**The task:**
The data beneath this task is to be duplicated exactly, in its entirety.

· · · · · · ·

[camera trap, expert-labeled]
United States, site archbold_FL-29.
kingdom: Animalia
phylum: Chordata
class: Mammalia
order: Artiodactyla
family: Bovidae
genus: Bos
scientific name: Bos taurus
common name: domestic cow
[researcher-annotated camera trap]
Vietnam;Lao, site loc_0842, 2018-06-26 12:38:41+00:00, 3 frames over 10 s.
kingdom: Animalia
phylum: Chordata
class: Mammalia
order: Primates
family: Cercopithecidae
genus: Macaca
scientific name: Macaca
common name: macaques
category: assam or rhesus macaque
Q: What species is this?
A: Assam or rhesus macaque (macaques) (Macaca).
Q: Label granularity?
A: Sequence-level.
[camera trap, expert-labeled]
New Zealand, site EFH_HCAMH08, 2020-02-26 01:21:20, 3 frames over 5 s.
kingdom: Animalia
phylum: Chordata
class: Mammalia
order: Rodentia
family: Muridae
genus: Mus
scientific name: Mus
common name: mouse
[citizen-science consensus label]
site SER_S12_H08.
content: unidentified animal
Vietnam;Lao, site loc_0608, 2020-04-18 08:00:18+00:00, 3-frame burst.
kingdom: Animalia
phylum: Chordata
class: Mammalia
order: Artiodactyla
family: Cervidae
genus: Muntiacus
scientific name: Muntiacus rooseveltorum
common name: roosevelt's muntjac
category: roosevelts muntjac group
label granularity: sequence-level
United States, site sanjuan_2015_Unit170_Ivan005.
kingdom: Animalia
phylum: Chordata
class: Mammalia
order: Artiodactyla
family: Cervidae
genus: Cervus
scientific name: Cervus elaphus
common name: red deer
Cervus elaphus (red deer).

· · · · · · ·

**Finished task:**
[camera trap, expert-labeled]
United States, site archbold_FL-29.
kingdom: Animalia
phylum: Chordata
class: Mammalia
order: Artiodactyla
family: Bovidae
genus: Bos
scientific name: Bos taurus
common name: domestic cow
[researcher-annotated camera trap]
Vietnam;Lao, site loc_0842, 2018-06-26 12:38:41+00:00, 3 frames over 10 s.
kingdom: Animalia
phylum: Chordata
class: Mammalia
order: Primates
family: Cercopithecidae
genus: Macaca
scientific name: Macaca
common name: macaques
category: assam or rhesus macaque
Q: What species is this?
A: Assam or rhesus macaque (macaques) (Macaca).
Q: Label granularity?
A: Sequence-level.
[camera trap, expert-labeled]
New Zealand, site EFH_HCAMH08, 2020-02-26 01:21:20, 3 frames over 5 s.
kingdom: Animalia
phylum: Chordata
class: Mammalia
order: Rodentia
family: Muridae
genus: Mus
scientific name: Mus
common name: mouse
[citizen-science consensus label]
site SER_S12_H08.
content: unidentified animal
Vietnam;Lao, site loc_0608, 2020-04-18 08:00:18+00:00, 3-frame burst.
kingdom: Animalia
phylum: Chordata
class: Mammalia
order: Artiodactyla
family: Cervidae
genus: Muntiacus
scientific name: Muntiacus rooseveltorum
common name: roosevelt's muntjac
category: roosevelts muntjac group
label granularity: sequence-level
United States, site sanjuan_2015_Unit170_Ivan005.
kingdom: Animalia
phylum: Chordata
class: Mammalia
order: Artiodactyla
family: Cervidae
genus: Cervus
scientific name: Cervus elaphus
common name: red deer
Cervus elaphus (red deer).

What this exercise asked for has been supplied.